BRIEF:
Starting at the line that contains "Of the options", transcribe every remaining line of the entries exactly, including the last one.

DATA PROVIDED:
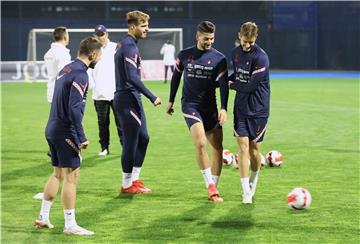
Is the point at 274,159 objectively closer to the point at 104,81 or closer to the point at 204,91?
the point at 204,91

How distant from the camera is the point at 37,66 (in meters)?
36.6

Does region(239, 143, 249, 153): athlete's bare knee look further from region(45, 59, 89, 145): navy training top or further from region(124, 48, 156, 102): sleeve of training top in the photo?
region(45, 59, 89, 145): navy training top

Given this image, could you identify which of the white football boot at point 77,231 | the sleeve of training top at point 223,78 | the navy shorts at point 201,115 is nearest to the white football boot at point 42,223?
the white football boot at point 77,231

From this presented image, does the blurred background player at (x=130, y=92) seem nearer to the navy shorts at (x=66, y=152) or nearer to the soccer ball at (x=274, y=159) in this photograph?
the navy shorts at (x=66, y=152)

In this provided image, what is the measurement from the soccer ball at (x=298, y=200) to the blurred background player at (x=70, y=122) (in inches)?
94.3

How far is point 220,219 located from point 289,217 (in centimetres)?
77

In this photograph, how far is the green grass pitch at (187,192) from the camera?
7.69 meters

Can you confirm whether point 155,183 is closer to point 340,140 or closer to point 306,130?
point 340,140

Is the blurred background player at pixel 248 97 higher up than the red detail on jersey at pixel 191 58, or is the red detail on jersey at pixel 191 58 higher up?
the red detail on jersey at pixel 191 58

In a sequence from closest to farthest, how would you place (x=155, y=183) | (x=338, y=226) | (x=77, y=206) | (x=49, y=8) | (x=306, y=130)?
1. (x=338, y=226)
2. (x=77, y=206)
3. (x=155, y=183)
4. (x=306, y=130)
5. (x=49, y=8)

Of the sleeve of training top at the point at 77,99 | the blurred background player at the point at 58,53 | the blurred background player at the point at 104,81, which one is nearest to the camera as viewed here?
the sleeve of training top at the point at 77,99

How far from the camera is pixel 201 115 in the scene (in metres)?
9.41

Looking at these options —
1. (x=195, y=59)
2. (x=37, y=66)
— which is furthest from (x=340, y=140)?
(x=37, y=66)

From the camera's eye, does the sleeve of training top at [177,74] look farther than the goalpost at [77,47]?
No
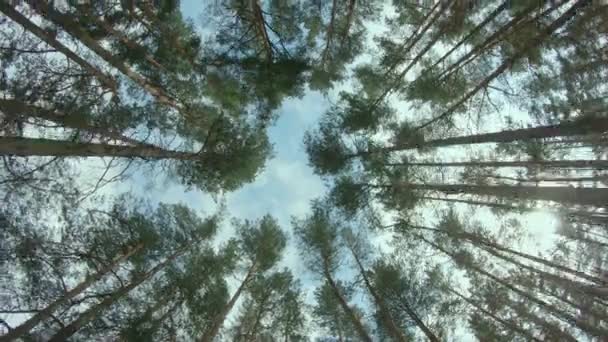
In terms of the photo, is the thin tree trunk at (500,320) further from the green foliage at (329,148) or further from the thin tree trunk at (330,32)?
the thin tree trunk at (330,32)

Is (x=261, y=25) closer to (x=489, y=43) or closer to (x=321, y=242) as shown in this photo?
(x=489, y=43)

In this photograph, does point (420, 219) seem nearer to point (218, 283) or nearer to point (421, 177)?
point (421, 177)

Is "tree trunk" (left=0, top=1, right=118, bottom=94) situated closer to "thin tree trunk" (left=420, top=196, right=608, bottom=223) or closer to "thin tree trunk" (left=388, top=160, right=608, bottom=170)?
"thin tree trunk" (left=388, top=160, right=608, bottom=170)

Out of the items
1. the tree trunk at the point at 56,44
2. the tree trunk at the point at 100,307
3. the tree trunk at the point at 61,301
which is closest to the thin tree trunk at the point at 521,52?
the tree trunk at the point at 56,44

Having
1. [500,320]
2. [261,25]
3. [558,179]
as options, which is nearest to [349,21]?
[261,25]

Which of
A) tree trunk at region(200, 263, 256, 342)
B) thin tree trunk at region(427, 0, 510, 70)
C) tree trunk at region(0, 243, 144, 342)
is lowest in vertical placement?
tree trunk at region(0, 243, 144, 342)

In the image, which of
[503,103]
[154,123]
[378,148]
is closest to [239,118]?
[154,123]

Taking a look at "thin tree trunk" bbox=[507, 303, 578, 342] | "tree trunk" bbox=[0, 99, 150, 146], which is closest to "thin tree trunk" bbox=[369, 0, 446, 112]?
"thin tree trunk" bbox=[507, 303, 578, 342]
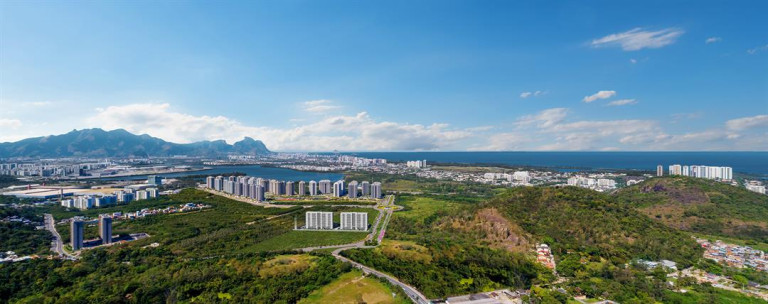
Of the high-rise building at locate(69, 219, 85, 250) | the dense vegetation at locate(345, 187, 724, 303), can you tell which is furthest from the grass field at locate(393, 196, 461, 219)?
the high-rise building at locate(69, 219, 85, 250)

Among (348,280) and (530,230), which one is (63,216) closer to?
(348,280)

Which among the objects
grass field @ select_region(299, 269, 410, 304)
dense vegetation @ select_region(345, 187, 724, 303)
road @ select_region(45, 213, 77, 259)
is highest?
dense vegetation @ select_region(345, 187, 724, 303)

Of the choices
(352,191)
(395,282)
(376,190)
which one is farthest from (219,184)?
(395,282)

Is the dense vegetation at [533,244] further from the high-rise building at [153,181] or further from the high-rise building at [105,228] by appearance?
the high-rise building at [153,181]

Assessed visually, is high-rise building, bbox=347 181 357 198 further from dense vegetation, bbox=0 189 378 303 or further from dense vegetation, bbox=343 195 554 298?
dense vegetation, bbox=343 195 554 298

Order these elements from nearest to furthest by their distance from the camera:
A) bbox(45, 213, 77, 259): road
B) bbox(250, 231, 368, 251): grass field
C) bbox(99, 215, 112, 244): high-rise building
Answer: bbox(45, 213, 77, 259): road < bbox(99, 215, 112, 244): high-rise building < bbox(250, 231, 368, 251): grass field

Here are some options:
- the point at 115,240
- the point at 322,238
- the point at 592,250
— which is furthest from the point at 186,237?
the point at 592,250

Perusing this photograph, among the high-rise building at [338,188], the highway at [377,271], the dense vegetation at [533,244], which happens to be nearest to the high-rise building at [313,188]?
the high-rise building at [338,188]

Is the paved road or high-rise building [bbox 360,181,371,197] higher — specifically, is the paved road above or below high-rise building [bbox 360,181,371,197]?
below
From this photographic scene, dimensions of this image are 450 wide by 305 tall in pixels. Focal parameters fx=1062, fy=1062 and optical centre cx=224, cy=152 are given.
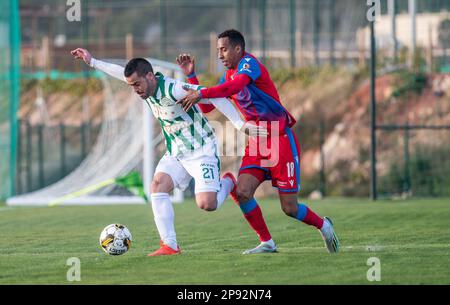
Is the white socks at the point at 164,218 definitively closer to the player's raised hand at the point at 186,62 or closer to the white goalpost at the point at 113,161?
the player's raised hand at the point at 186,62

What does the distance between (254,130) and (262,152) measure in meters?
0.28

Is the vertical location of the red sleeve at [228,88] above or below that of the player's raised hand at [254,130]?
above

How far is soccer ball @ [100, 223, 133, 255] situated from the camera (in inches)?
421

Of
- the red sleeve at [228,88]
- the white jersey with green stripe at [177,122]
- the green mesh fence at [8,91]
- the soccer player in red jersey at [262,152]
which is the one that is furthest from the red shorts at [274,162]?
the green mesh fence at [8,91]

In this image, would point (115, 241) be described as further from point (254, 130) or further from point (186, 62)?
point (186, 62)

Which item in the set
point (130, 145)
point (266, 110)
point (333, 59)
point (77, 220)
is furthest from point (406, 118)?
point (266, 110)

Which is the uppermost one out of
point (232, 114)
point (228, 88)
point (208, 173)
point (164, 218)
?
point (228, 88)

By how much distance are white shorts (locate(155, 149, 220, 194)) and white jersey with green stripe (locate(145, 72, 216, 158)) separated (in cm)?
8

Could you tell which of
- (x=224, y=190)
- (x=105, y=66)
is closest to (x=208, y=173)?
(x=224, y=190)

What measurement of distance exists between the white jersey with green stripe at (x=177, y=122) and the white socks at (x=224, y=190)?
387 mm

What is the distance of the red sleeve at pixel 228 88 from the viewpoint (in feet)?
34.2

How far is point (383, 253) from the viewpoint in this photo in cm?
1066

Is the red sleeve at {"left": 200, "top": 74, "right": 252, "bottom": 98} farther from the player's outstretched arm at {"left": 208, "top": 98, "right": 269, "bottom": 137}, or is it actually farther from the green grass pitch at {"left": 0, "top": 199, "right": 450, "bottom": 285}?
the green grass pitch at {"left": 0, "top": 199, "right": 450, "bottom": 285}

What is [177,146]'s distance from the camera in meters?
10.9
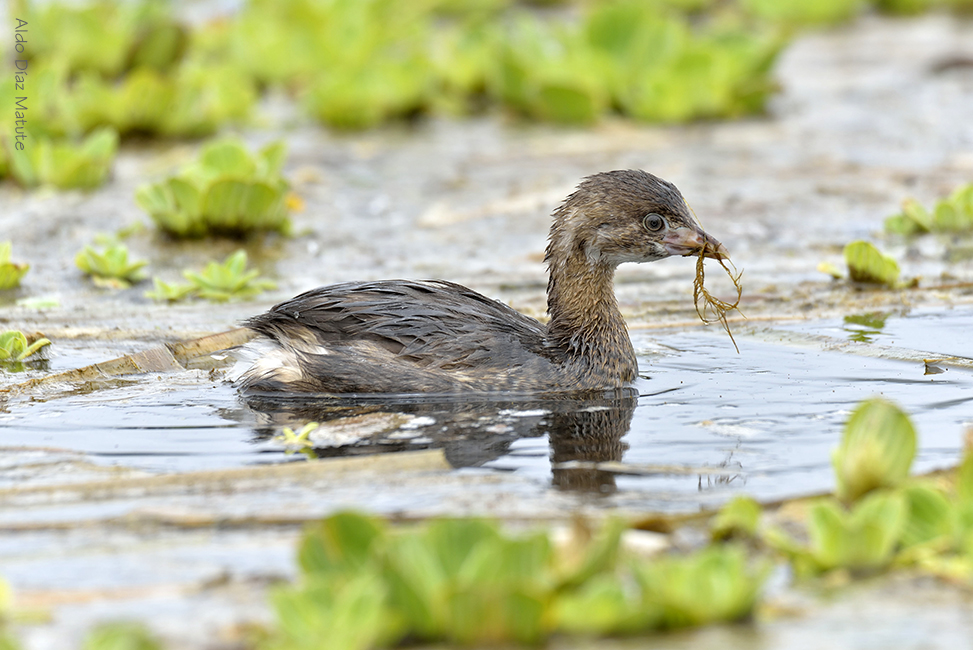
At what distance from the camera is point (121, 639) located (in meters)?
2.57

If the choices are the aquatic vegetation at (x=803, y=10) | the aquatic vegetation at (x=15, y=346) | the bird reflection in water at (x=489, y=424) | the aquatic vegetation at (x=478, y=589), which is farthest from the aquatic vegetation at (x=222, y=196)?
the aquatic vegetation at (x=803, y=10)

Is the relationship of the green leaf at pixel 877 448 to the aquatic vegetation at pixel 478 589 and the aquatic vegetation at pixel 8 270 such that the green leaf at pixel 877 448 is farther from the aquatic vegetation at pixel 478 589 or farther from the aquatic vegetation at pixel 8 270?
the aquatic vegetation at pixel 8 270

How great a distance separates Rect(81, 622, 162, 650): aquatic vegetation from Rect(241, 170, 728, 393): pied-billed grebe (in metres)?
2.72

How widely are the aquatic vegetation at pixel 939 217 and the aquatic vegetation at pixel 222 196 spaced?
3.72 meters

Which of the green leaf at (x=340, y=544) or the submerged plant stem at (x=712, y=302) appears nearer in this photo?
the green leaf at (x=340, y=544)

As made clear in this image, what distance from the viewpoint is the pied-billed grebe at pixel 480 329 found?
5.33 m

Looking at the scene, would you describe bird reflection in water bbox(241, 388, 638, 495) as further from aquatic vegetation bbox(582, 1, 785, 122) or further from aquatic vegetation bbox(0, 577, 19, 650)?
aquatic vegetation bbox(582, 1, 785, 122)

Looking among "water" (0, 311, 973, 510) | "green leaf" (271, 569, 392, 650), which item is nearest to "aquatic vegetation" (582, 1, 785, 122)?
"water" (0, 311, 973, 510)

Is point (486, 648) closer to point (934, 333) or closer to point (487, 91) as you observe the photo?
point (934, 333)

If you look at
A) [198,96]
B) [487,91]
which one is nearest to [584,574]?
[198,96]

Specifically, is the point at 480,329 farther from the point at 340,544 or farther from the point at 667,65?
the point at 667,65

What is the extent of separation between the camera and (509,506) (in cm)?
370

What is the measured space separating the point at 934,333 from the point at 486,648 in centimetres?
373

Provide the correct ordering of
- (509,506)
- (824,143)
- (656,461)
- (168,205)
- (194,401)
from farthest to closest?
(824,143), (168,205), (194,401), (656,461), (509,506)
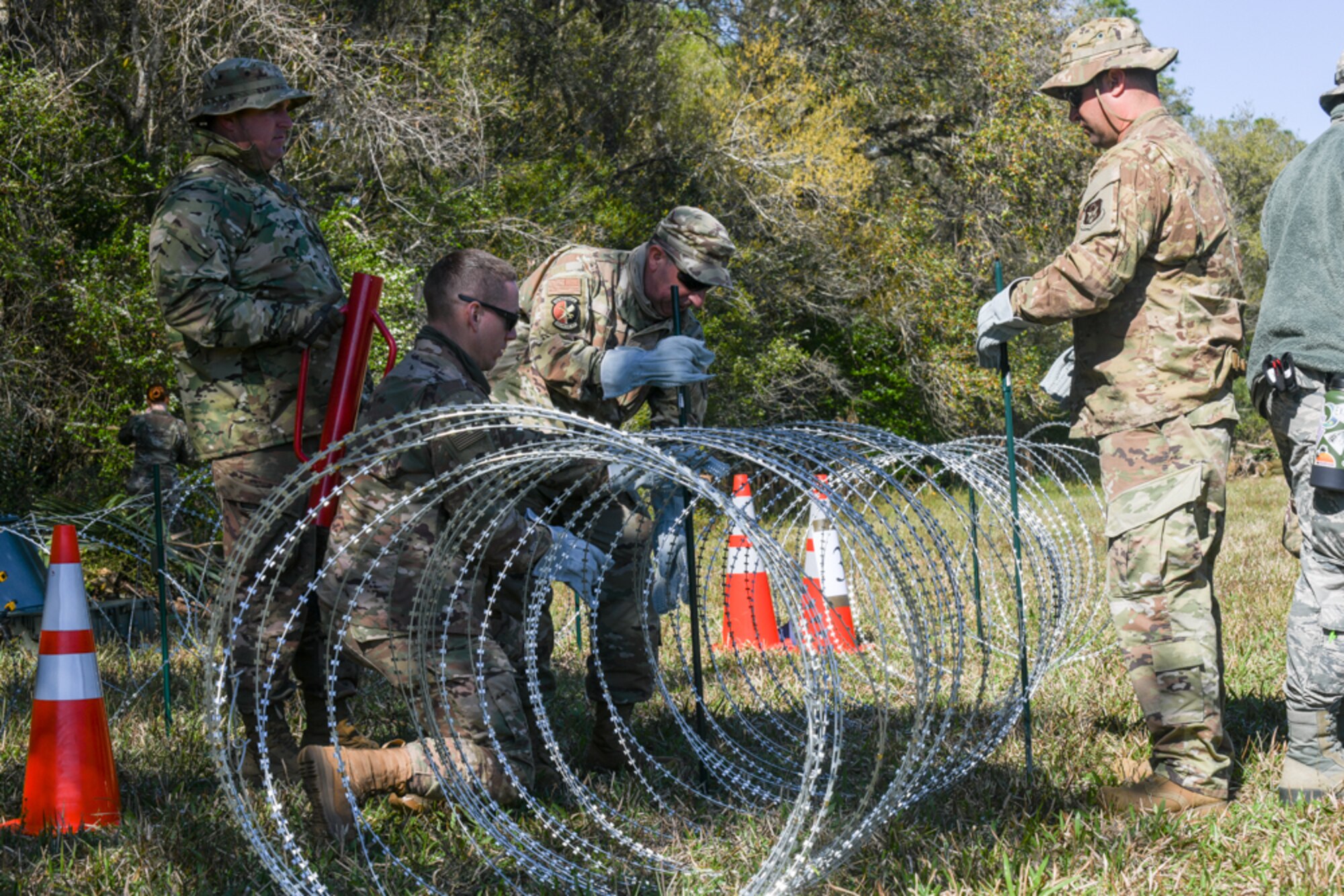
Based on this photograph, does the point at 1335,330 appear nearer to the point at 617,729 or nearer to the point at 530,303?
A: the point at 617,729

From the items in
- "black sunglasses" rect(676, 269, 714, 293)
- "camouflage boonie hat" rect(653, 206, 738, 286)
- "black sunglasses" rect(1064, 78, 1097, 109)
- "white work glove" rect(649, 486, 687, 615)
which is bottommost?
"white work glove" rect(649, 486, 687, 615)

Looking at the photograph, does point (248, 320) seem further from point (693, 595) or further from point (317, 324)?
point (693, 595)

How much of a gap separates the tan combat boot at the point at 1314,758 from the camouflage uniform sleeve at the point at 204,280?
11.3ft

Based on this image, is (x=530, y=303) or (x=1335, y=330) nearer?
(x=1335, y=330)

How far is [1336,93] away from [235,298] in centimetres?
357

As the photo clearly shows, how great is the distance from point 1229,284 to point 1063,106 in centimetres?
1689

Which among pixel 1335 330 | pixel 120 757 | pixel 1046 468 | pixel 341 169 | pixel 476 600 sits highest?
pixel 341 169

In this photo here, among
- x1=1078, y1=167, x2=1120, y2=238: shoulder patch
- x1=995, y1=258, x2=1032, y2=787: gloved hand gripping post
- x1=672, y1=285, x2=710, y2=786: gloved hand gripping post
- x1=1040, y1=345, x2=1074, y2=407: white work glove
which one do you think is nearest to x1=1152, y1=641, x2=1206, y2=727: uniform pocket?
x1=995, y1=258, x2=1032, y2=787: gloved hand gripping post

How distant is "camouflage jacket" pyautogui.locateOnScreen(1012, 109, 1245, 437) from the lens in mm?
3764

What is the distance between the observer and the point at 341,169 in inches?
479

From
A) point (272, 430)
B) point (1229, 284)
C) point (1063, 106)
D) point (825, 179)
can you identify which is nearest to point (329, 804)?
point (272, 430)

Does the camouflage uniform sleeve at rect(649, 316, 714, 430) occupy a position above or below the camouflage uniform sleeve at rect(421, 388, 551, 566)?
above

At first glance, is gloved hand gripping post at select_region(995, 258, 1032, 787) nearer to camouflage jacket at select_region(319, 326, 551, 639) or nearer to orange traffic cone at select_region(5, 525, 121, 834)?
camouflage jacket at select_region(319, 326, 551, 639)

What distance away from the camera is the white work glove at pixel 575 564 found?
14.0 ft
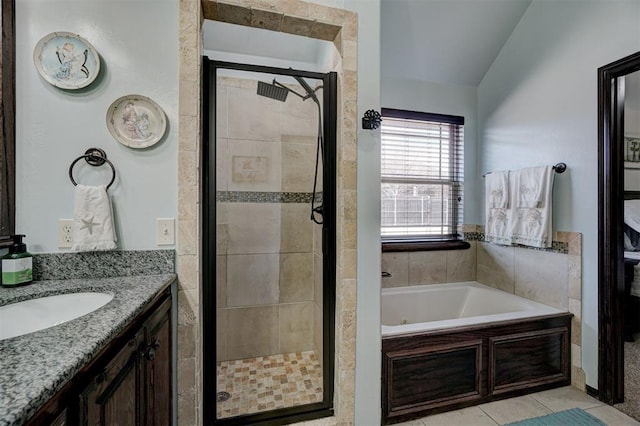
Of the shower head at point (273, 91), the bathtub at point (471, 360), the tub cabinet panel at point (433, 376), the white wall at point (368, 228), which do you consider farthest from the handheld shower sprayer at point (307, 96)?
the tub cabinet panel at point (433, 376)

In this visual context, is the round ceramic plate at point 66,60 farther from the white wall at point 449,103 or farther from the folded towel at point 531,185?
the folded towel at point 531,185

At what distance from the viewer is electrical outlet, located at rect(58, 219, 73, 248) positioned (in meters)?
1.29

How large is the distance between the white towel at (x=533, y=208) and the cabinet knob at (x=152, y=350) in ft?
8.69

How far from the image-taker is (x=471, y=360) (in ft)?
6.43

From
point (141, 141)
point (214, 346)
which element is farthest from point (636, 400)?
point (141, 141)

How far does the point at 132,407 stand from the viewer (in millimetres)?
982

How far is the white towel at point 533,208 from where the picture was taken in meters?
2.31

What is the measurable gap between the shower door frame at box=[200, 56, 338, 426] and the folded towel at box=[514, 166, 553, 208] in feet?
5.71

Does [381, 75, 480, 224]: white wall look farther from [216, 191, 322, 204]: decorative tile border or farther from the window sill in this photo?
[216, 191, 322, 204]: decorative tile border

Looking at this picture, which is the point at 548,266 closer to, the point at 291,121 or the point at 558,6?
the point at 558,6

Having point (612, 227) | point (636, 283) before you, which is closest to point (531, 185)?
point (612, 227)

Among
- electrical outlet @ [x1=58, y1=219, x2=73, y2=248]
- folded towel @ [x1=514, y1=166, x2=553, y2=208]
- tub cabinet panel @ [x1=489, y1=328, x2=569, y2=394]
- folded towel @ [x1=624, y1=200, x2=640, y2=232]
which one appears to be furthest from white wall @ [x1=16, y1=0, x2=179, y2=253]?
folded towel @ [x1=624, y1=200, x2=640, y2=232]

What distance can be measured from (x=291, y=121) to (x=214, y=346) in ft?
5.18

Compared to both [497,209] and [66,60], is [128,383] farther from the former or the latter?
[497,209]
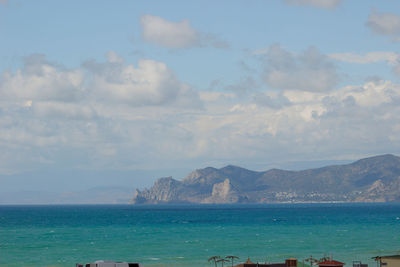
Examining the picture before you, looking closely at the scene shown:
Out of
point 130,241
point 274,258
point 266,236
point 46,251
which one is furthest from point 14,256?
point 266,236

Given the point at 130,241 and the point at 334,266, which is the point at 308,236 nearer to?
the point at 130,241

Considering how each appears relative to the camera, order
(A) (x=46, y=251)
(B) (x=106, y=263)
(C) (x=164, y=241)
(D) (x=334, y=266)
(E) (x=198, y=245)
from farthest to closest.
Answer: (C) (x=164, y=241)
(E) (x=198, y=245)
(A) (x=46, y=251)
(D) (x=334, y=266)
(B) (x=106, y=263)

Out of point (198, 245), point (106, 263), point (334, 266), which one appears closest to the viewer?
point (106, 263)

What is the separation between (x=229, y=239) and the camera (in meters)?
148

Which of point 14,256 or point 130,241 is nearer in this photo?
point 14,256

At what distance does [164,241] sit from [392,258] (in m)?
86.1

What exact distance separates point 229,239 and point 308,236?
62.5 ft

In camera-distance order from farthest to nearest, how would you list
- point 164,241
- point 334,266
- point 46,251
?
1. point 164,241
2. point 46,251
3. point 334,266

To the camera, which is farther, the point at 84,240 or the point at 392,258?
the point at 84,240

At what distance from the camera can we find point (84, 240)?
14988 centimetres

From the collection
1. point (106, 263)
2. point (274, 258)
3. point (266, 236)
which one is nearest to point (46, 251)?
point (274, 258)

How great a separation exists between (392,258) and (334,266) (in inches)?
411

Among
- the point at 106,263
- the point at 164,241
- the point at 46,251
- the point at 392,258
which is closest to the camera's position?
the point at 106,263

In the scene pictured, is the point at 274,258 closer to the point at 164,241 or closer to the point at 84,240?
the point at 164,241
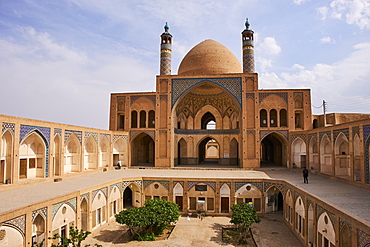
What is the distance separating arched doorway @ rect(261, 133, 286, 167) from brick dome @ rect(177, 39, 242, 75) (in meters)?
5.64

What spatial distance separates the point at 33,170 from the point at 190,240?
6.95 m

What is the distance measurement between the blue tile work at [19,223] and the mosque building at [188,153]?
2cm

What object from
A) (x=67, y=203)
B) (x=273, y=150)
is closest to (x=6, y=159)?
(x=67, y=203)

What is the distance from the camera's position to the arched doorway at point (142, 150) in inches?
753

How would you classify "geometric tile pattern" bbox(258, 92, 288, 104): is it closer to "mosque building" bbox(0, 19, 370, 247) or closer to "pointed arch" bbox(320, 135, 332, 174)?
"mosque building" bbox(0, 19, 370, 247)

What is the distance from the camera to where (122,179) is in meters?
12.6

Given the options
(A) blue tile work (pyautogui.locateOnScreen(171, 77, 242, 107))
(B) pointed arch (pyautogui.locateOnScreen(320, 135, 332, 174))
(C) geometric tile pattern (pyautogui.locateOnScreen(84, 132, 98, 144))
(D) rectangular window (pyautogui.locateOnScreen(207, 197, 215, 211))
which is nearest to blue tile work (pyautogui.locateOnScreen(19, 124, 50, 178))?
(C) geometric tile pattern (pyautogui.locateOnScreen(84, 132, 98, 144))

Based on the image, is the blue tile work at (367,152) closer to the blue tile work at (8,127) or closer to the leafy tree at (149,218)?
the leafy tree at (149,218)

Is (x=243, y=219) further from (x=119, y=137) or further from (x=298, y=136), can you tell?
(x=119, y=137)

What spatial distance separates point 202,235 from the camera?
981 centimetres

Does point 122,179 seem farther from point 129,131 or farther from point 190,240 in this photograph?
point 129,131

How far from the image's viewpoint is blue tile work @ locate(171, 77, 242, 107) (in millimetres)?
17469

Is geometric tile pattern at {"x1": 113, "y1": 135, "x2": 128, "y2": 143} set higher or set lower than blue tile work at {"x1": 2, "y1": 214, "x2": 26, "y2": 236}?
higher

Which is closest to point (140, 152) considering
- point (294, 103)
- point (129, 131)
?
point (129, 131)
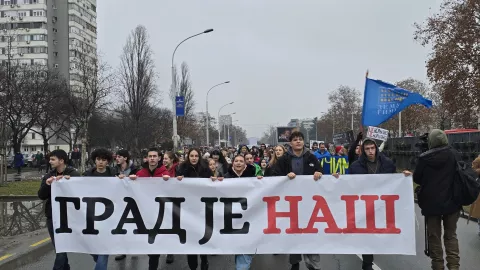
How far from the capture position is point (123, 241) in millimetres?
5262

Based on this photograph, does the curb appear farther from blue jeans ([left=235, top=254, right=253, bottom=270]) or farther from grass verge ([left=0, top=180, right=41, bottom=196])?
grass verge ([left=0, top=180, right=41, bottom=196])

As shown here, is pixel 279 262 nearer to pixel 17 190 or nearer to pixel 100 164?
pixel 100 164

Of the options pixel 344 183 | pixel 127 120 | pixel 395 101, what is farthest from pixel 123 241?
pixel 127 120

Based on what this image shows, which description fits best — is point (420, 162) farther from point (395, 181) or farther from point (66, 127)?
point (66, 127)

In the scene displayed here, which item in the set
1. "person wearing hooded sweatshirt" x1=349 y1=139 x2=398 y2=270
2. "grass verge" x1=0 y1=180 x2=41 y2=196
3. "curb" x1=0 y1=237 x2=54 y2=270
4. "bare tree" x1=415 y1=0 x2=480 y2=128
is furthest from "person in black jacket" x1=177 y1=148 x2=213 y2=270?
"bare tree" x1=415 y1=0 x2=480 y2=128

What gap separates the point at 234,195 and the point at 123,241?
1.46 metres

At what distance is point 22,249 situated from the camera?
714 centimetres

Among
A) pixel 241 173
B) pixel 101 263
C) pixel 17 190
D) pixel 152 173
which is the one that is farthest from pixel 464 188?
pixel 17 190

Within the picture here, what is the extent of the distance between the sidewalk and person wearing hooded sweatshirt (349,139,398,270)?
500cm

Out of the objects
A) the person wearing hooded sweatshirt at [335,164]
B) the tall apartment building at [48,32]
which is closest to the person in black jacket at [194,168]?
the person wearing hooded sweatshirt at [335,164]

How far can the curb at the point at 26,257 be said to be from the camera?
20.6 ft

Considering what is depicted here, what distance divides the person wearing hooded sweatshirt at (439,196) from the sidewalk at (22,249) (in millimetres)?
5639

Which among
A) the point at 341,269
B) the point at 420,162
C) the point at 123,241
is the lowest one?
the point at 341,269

RESULT FOR THIS TASK:
Of the options pixel 344 183 | pixel 127 120 | pixel 395 101, what is farthest from pixel 123 241?
pixel 127 120

Based on what this image shows, which description fits best — is point (420, 162) farther from point (395, 181) or farther from point (66, 127)?
point (66, 127)

In the scene displayed here, which item in the set
1. "person wearing hooded sweatshirt" x1=349 y1=139 x2=398 y2=270
2. "grass verge" x1=0 y1=180 x2=41 y2=196
3. "curb" x1=0 y1=237 x2=54 y2=270
4. "bare tree" x1=415 y1=0 x2=480 y2=128
is furthest from "person in black jacket" x1=177 y1=148 x2=213 y2=270?
"bare tree" x1=415 y1=0 x2=480 y2=128

What gap separates the point at 234,195 and the point at 123,241?
1.46 metres

At what distance is point 22,249 situated from the camera?
714 centimetres

Among
A) pixel 241 173
B) pixel 101 263
C) pixel 17 190
D) pixel 152 173
which is the one that is farthest from pixel 464 188?
pixel 17 190

Within the picture here, what is the extent of the distance between the sidewalk and person wearing hooded sweatshirt (349,139,398,270)?
500cm

Out of the objects
A) the person wearing hooded sweatshirt at [335,164]
B) the tall apartment building at [48,32]
which is closest to the person in black jacket at [194,168]?
the person wearing hooded sweatshirt at [335,164]

How far can the curb at the point at 26,257 be said to be from the camera?
20.6 ft

Considering what is depicted here, what distance divides the person wearing hooded sweatshirt at (439,196) from the sidewalk at (22,249) (in millimetres)?
5639

Which among
A) the point at 341,269
B) the point at 420,162
C) the point at 123,241
is the lowest one?
the point at 341,269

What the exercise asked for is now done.